But the couch remained only a couch, and the wall beyond looked back at me with its great blank face.
Von Seyfertitz leaned forward and a tear ran off the tip of his nose to fall on one rusted fist.
“Are they dead?” he whispered.
“Gone.”
“Good, they deserved to die. Now I can return to some kind of normal, sane world.”
And with each word his voice fell deeper within his throat, his chest, his soul, until it, like the vaporous haunts within the peri-kaleidoscope, melted into silence.

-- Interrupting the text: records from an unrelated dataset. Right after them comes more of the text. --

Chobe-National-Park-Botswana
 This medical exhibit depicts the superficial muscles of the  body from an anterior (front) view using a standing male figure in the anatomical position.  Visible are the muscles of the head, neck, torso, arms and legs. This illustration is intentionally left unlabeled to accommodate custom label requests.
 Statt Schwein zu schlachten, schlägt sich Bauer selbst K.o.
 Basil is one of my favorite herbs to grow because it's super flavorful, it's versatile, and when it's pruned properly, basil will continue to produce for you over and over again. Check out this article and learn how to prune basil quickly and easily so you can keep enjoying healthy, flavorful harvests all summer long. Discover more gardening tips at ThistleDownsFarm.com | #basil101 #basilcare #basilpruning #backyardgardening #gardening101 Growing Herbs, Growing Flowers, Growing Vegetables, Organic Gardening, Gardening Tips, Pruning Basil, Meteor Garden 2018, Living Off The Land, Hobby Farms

He clenched his fists together in a fierce clasp of prayer, like one who beseeches God to deliver him from plagues. And whether he was once again praying for my death, eyes shut, or whether he simply wished me gone with the visions within the brass device, I could not say.
I only knew that my gossip had done a terrible and irrevocable thing. Me and my wild enthusiasm for a psychological future and the fame of this incredible captain from beneath Nemo's tidal seas.
“Gone,” murmured Gustav Von Seyfertitz, Baron Woldstein, whispered for the last time. “Gone.”
That was almost the end.
I went around a month later. The landlord reluctantly let me look over the premises, mostly because I hinted that I might be renting.
We stood in the middle of the empty room where I could see the dent marks where the couch had once stood.
I looked up at the ceiling. It was empty.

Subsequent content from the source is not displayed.